MATERIAL PROVIDED:

◆ ◆ ◆

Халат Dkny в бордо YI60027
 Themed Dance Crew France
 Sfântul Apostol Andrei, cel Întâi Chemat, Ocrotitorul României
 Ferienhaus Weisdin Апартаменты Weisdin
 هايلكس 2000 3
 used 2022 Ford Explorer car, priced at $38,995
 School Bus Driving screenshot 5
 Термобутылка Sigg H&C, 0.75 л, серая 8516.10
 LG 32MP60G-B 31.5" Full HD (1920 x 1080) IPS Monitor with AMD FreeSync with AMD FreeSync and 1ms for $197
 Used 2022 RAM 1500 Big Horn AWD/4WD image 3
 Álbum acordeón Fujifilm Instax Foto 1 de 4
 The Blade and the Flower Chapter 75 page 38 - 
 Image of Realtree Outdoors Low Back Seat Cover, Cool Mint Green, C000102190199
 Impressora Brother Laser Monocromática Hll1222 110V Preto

◆ ◆ ◆

EXERCISE DIRECTIONS: Your response must consist of the entries, reproduced exactly.

SOLUTION TO THIS EXERCISE:
Халат Dkny в бордо YI60027
 Themed Dance Crew France
 Sfântul Apostol Andrei, cel Întâi Chemat, Ocrotitorul României
 Ferienhaus Weisdin Апартаменты Weisdin
 هايلكس 2000 3
 used 2022 Ford Explorer car, priced at $38,995
 School Bus Driving screenshot 5
 Термобутылка Sigg H&C, 0.75 л, серая 8516.10
 LG 32MP60G-B 31.5" Full HD (1920 x 1080) IPS Monitor with AMD FreeSync with AMD FreeSync and 1ms for $197
 Used 2022 RAM 1500 Big Horn AWD/4WD image 3
 Álbum acordeón Fujifilm Instax Foto 1 de 4
 The Blade and the Flower Chapter 75 page 38 - 
 Image of Realtree Outdoors Low Back Seat Cover, Cool Mint Green, C000102190199
 Impressora Brother Laser Monocromática Hll1222 110V Preto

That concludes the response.